Medical errors or negligence are not unique to Pakistan or developing countries either; they are major problems for the developed world too. A high rate of mortality from preventable medical errors or negligence has been reported for at least two decades now, and is referred to as the third-leading cause of death in the United States. Issues can include wrong administration of drugs (or dosages), ignoring patients’ drug allergies and continually administering them those same medicines, wrong site surgery, wrong patient surgery, unnecessary procedures, and so on.
If it’s such a grave concern abroad, where they have highly regularised and efficient health systems, then what we are hearing about or seeing in countries such as Pakistan is likely just the tip of the iceberg.
There’s no denying that something has to be done and fast, at various strata, to improve the situation in Pakistan. In reality though, it may not always be that simple. You have to realise that most medical errors aren’t traceable to one individual’s overt mistake, but are more likely due to a failure of monitoring systems at different levels; referred to as the Swiss cheese model of accident causation, details of which are beyond the scope of the current blog.
Biomedicine is complex; hospitals, due to their human factor, are even more so. As the complexity of a system increases, chances go up of something going wrong that will bring the entire system crashing down. However, acknowledging that we have a complex system is perhaps the entry point towards solving the burgeoning crisis.

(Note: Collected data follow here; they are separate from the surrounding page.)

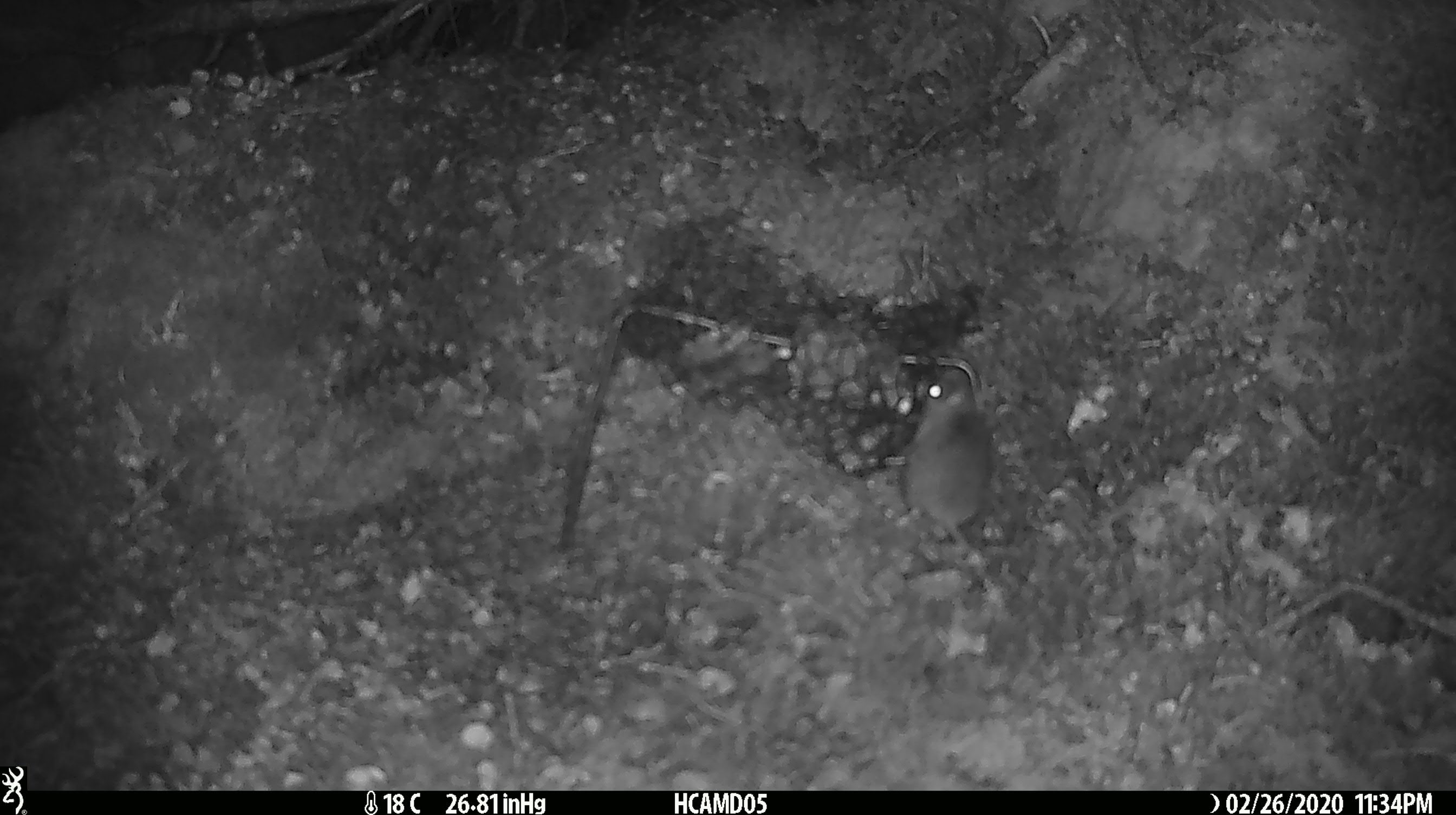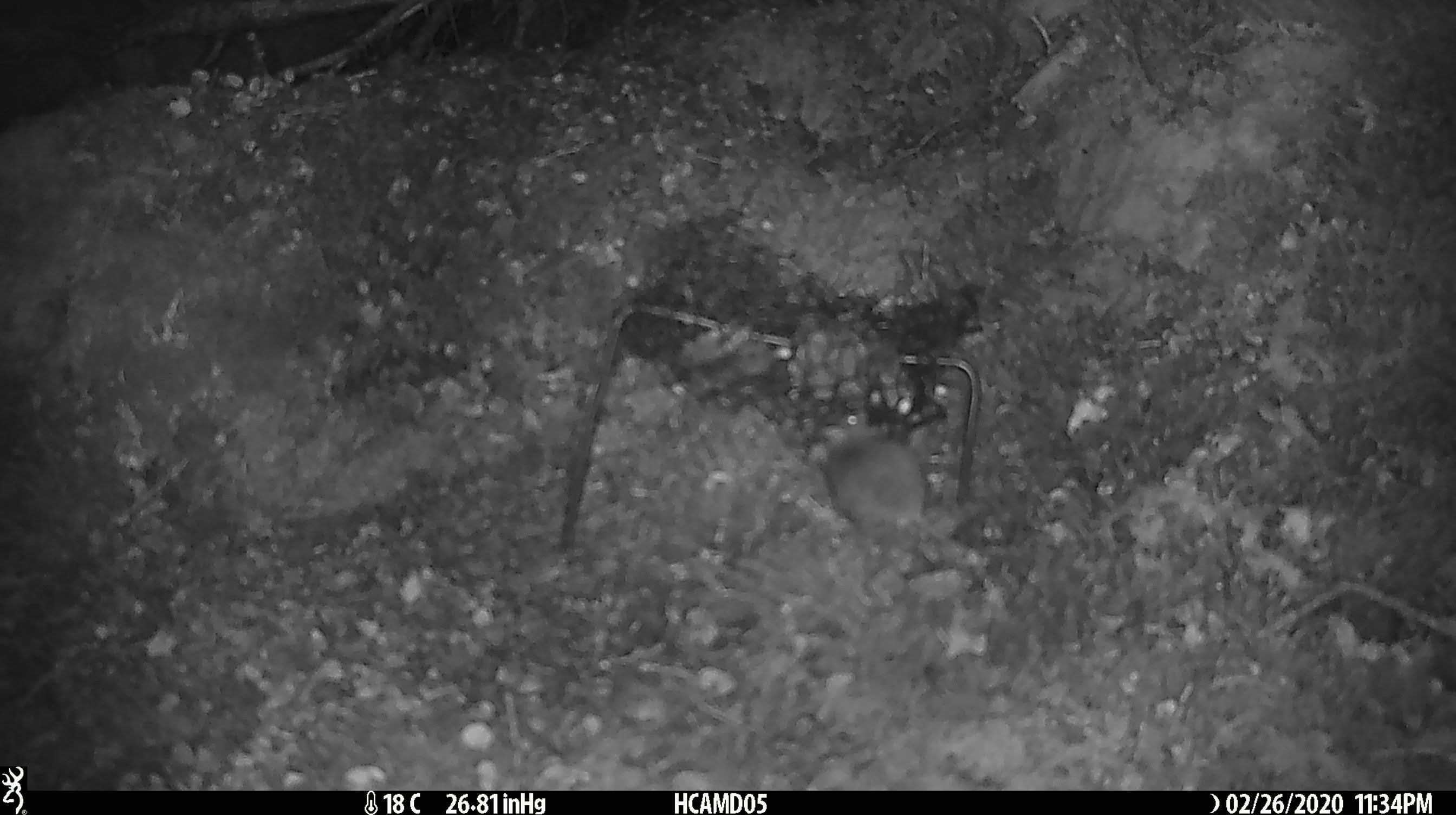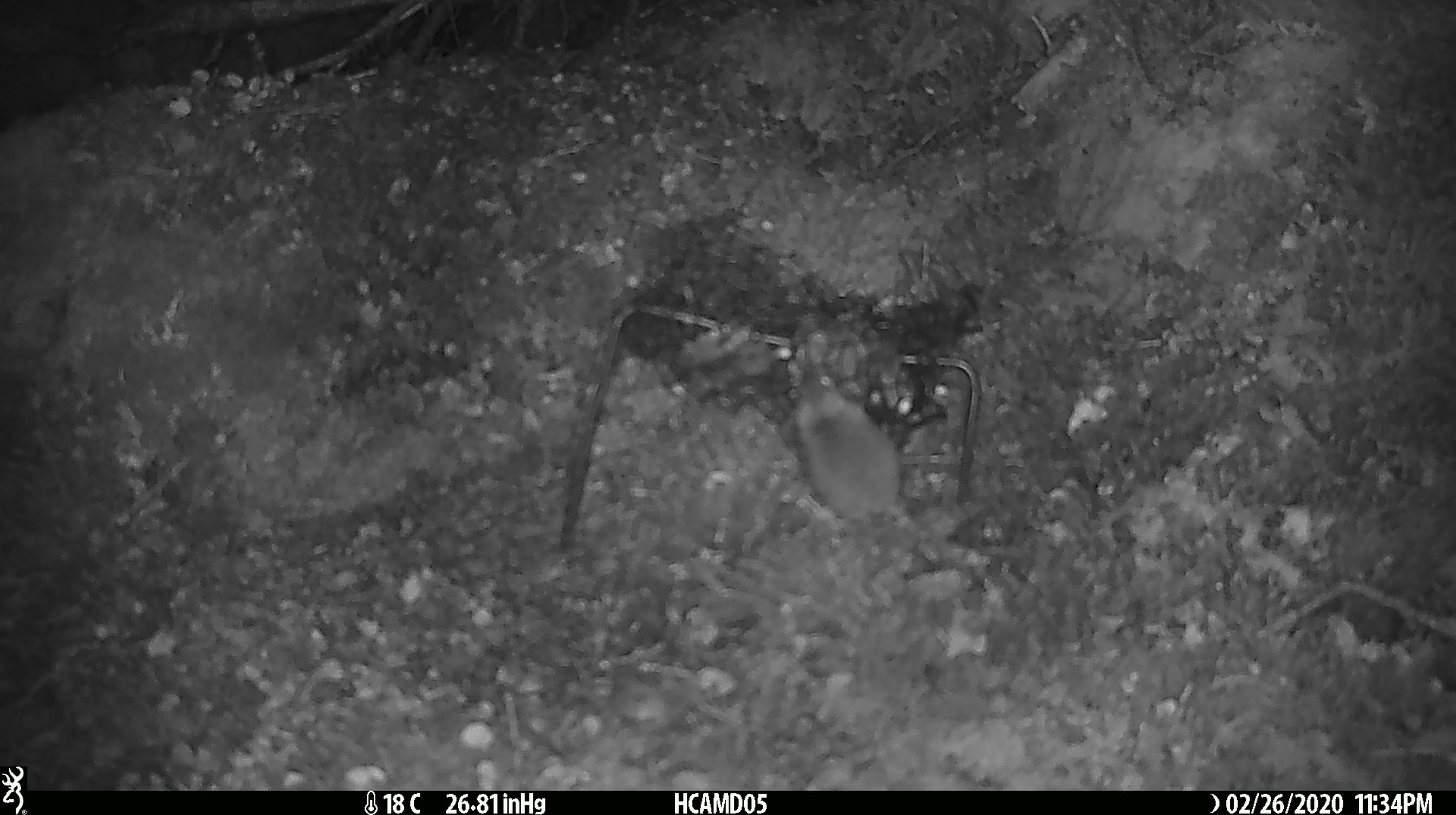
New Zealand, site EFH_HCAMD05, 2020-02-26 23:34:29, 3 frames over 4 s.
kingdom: Animalia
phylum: Chordata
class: Mammalia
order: Rodentia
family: Muridae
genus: Mus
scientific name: Mus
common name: mouse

There are ways around it. One approach may be to have a robust and transparent patient safety and clinical quality culture (represented through an autonomous department) that provides oversight into the day-to-day-clinical care functionality of the hospital. Such a department should encourage patients or their attendants (the parents, if the patients are children) to share any clinical care related grievances, be they real or perceived. Equally important would be for the said department to responsibly and transparently investigate and share final deliberations with the aggrieved.

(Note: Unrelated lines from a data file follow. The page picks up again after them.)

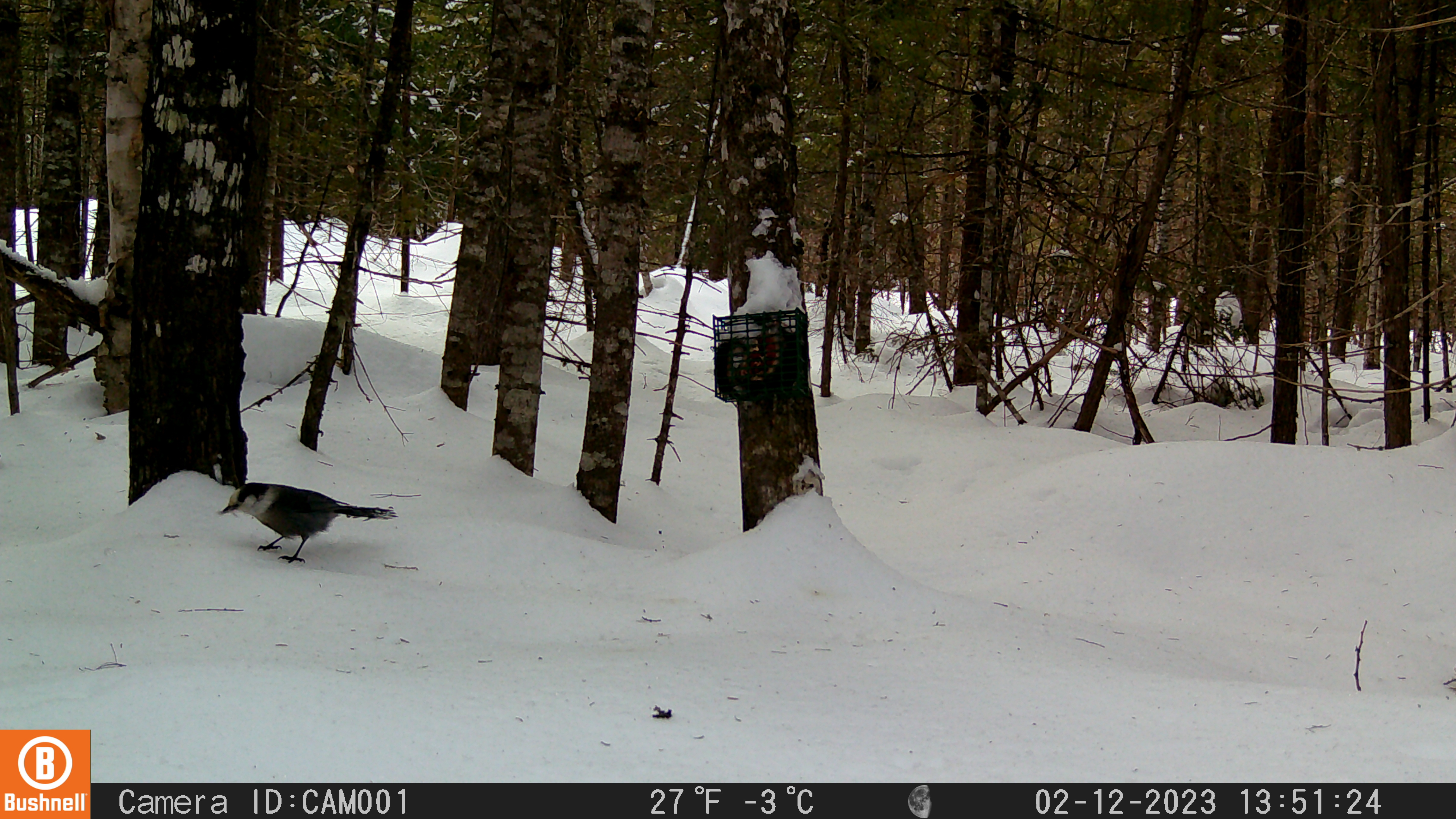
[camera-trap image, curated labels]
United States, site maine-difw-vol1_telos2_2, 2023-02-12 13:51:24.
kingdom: Animalia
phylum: Chordata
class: Aves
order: Passeriformes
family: Corvidae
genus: Perisoreus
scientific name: Perisoreus canadensis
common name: canada jay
Canada jay (Perisoreus canadensis).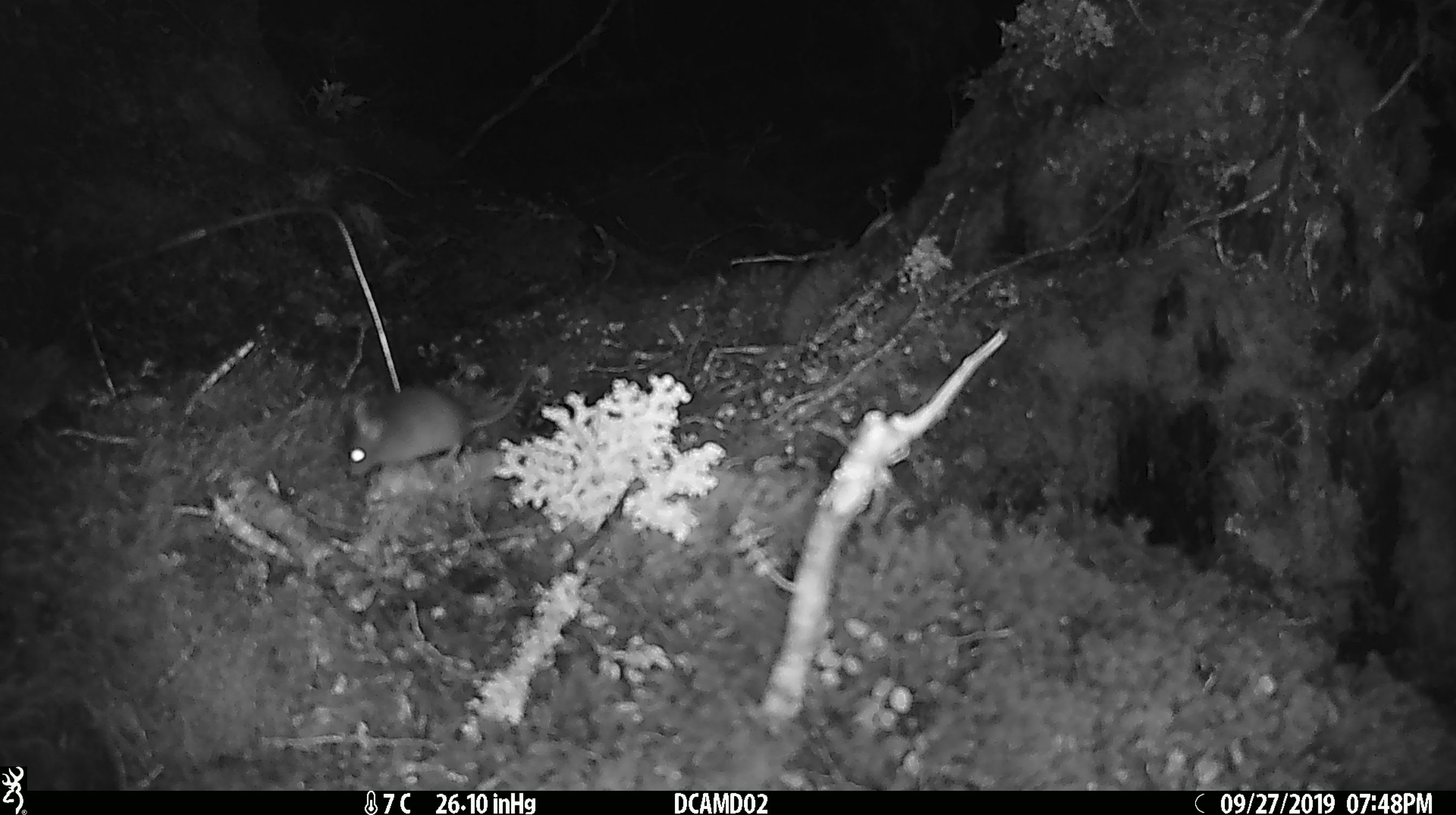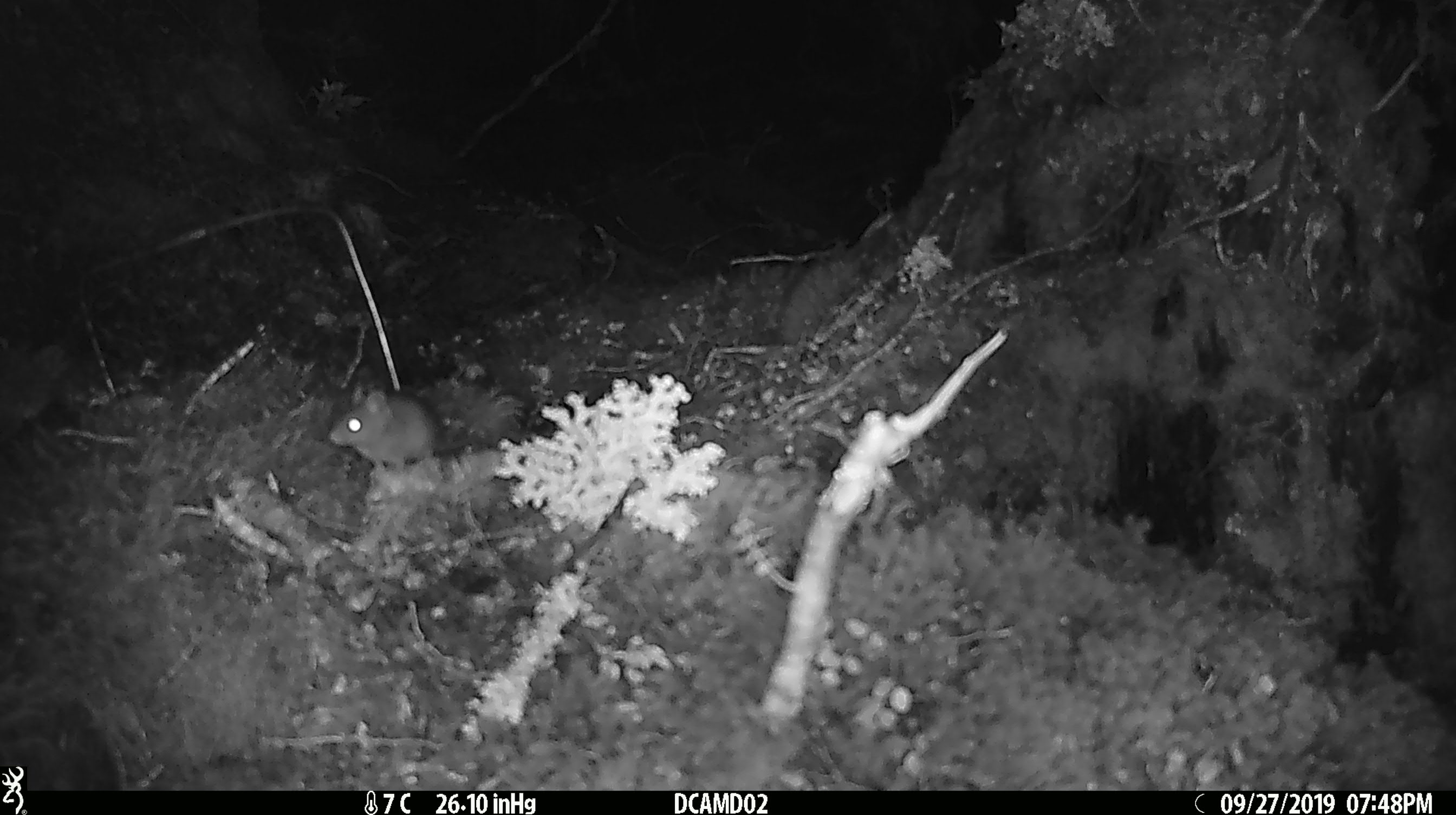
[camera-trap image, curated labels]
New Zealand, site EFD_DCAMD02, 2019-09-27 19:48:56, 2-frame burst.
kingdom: Animalia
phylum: Chordata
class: Mammalia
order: Rodentia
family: Muridae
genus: Mus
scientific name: Mus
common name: mouse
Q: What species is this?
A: Mouse (Mus).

Although creating a new system to deal with a pre-existing one may seem counterintuitive, some affordable version of an Electronic Medical Record (EMR) may be highly useful with redundancies built into it; subsequent alerts for incorrect drugs or dosages is just one example among many of the utility of EMRs that have been shown to improve patient safety. This is the time to mention the benefits and potential of artificial intelligence based machine-learning algorithms that will likely become more cost effective in the future and will be extremely useful for ensuring better and safer patient care globally.

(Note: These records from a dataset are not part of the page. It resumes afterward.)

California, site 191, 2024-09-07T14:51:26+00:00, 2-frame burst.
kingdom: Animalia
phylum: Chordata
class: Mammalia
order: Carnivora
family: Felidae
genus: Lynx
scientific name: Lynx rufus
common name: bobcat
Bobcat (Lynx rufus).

A handful of hospitals in Pakistan have officially been credentialed to deal with medico-legal cases, but these tend to be for supposed criminal cases. Majority of alleged medical errors, negligence or malpractice, need not be categorised as ‘criminal’ from the get go, before due diligence has been exercised by the investigating authorities. Over-labelling all such cases as criminal widens the chasm between health professionals and their patients. Print and social media may then add fuel to the fire, much prior to the completion of root cause analyses.
What we need to focus on instead is a positive culture in the hospital that encourages a system of reporting ‘near misses’ – mistakes that get caught just in time before becoming bigger problems. Moving away from a punitive approach will likely improve reporting of such issues; it will also lead to more accountable physicians and nurses with a higher morale, creating a robust health system. After all, there is no denying that we do need these highly skilled professionals amongst us providing a crucial function for the betterment of society; we just need to get better at managing them.
The author would like to thank Dr Walid Farooqi for providing valuable insight for this blog.